GRAPHML_PATH = os.path.join(BASE_PATH, "ml_ready_graph.graphml")
EMBEDDINGS_PATH = os.path.join(BASE_PATH, "street_embeddings.csv")

# Output embedding vector dimension (numeric vector size)
EMBEDDING_DIM = 64
# Length of each random walk from each node
WALK_LENGTH = 30
# Number of walks from each node
NUM_WALKS = 10
# Return parameter (p): Controls the probability of revisiting a node
P_PARAM = 1.0
# Input/output parameter (q): Controls the probability of exploring distant neighbors
Q_PARAM = 1.0
# Number of processor threads/cores to parallelize
WORKERS = 4

# 2. Loading and Preprocessing Graph

In [3]:
G = nx.read_graphml(GRAPHML_PATH)

# Node2Vec requires that the graph be undirected and homogeneous (for traversal)
# and must not contain multiple arcs between the same nodes.
G_undirected = G.to_undirected()
G_simple = nx.Graph(G_undirected)

# 3. Embeddings Generation

In [4]:
node2vec = Node2Vec(
    G_simple,
    dimensions=EMBEDDING_DIM,
    walk_length=WALK_LENGTH,
    num_walks=NUM_WALKS,
    p=P_PARAM,
    q=Q_PARAM,
    workers=WORKERS
)

model = node2vec.fit(window=10, min_count=1, batch_words=4)

Computing transition probabilities:   0%|          | 0/48739 [00:00<?, ?it/s]

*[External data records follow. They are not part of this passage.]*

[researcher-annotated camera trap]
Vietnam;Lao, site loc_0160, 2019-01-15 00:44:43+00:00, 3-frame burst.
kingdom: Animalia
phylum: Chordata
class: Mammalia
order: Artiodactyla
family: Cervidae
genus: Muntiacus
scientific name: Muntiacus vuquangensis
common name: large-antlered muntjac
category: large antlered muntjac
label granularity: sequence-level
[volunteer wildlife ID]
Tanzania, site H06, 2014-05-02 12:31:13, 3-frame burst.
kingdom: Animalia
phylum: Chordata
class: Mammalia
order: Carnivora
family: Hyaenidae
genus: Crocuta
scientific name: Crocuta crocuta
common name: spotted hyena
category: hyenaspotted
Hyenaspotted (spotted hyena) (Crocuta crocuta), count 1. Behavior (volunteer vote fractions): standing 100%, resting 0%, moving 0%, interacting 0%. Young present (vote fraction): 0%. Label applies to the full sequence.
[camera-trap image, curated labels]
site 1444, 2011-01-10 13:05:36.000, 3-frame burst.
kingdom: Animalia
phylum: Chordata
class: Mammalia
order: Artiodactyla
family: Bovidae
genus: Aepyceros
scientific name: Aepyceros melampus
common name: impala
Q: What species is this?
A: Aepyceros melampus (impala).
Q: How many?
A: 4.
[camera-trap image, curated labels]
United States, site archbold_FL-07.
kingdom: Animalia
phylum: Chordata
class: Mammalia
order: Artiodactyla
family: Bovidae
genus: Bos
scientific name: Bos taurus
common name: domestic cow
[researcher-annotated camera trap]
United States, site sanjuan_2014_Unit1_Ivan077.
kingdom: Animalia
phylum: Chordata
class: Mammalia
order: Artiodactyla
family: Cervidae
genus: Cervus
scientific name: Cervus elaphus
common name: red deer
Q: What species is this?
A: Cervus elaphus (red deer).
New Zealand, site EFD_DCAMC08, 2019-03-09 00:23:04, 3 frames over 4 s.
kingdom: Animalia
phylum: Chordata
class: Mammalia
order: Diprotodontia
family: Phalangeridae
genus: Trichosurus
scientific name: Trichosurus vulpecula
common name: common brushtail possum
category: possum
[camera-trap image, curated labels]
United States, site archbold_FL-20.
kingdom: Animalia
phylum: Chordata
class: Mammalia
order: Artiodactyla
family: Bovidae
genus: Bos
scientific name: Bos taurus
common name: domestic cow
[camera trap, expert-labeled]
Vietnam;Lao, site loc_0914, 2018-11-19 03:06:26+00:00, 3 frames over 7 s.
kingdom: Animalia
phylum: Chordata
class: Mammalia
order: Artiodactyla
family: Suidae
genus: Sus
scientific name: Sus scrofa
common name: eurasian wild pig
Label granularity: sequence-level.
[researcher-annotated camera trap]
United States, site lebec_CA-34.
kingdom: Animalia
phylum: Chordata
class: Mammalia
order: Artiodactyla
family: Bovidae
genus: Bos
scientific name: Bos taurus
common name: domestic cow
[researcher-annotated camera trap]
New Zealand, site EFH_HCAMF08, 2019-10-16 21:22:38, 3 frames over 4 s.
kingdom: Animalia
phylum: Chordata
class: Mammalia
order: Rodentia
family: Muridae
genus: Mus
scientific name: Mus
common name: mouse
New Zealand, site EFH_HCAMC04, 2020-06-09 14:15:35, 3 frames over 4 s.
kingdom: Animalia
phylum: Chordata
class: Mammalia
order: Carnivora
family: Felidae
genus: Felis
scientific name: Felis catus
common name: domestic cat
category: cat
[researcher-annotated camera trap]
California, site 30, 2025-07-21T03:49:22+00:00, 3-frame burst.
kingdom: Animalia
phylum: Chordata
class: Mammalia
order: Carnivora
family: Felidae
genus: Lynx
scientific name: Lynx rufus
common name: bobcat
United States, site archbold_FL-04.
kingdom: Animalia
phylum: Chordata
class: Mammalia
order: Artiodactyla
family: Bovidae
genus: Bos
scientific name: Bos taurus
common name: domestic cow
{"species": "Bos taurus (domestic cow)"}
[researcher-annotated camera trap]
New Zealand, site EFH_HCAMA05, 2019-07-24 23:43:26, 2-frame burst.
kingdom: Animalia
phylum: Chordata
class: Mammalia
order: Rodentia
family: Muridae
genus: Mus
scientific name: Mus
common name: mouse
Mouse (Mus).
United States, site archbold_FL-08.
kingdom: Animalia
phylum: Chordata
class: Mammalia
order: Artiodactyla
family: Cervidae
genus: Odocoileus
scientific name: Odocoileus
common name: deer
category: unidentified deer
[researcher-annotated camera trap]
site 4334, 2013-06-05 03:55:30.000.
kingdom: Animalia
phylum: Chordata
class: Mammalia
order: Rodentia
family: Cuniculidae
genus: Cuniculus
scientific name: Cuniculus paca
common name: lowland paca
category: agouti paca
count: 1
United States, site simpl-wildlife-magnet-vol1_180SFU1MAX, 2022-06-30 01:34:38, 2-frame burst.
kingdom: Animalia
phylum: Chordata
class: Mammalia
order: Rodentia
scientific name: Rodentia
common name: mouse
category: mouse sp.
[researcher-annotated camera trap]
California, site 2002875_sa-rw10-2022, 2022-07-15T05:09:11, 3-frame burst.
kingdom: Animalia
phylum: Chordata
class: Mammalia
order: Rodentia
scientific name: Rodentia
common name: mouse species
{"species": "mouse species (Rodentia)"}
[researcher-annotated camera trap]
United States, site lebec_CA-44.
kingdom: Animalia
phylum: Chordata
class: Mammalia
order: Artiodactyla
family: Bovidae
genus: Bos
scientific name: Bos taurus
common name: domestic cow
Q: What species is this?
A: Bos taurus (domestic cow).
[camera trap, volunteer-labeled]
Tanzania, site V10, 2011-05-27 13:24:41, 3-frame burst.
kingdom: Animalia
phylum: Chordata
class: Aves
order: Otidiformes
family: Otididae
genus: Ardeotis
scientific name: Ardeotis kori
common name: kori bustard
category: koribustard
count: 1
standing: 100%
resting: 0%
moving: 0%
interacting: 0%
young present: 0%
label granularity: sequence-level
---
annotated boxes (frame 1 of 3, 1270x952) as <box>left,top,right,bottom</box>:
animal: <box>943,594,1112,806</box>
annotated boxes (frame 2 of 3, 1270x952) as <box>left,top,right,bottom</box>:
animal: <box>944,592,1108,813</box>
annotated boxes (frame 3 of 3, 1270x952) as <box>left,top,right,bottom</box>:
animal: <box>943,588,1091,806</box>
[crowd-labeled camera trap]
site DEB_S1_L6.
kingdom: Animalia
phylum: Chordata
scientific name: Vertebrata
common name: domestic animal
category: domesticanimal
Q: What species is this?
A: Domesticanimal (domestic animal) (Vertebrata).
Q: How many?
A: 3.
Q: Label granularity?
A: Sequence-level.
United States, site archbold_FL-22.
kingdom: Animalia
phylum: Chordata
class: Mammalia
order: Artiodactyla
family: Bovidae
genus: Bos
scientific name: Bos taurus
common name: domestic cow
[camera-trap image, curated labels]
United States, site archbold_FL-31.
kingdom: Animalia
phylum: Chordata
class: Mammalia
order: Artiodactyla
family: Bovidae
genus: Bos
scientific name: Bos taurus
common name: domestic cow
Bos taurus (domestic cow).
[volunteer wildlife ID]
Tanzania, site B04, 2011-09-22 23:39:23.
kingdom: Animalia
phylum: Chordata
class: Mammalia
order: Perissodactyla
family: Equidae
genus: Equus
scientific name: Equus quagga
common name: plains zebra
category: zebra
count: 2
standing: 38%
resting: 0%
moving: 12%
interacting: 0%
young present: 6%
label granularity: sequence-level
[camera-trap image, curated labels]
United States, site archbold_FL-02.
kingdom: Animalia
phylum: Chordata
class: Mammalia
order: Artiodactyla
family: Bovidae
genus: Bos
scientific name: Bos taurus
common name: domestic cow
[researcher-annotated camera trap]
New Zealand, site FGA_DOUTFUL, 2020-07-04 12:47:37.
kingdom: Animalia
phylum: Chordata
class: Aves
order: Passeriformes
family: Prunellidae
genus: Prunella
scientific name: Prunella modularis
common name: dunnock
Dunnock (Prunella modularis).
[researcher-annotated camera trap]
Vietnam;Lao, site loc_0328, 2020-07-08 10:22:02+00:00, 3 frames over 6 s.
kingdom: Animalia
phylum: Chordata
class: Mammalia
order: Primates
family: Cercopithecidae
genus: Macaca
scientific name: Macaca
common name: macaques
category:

# 4. Mounting Training DataBase

In [5]:
final_data = []

# Iterate over the edges (streets) of the original graph G (which has the attributes)
for u, v, data in G.edges(data=True):

    # 5.1. Extract the embeddings of the NODES (u and v)
    try:
        # Get the embedding vector of the source node (u) and the destination node (v)
        emb_u = model.wv[str(u)]
        emb_v = model.wv[str(v)]

    except KeyError:

        # Ignore nodes that were not included in the model (very rare)
        continue

    # 5.2. Combine the node embeddings to form the EDGE embedding
    # We use the average to combine the vectors, a common method for edge embeddings
    edge_embedding = (emb_u + emb_v) / 2

    # 5.3. Extract the features and label that are already on the edge
    features = {
    'mean_twi': data.get('mean_twi', 0.0),
    'mean_slope': data.get('mean_slope', 0.0),
    'mean_dist_river': data.get('mean_dist_river', 0.0),
    'mm_len': data.get('mm_len', 0.0),
    'flood_label': data.get('flood_label', 0),
    'microbasin_id': data.get('microbacia_id', -1)
    }

    #5.4. Create the final row of data (Features + Embeddings + Label)
    row = features

    # Add the edge embedding as separate columns (emb_0, emb_1, ...)
    for i, val in enumerate(edge_embedding):

        row[f'emb_{i}'] = val

    final_data.append(row)

df_final = pd.DataFrame(final_data)

# 6. Saving Training DataBase

In [6]:
cols = df_final.columns.tolist()
cols.remove('flood_label')
cols.append('flood_label')
df_final = df_final[cols]

df_final.to_csv(EMBEDDINGS_PATH, index=False)

print(f"final DataFrame has {len(df_final)} streets and {len(df_final.columns)} columns (3 features + {EMBEDDING_DIM} embeddings + microbasin_id + 1 label).")

final DataFrame has 73076 streets and 70 columns (3 features + 64 embeddings + microbasin_id + 1 label).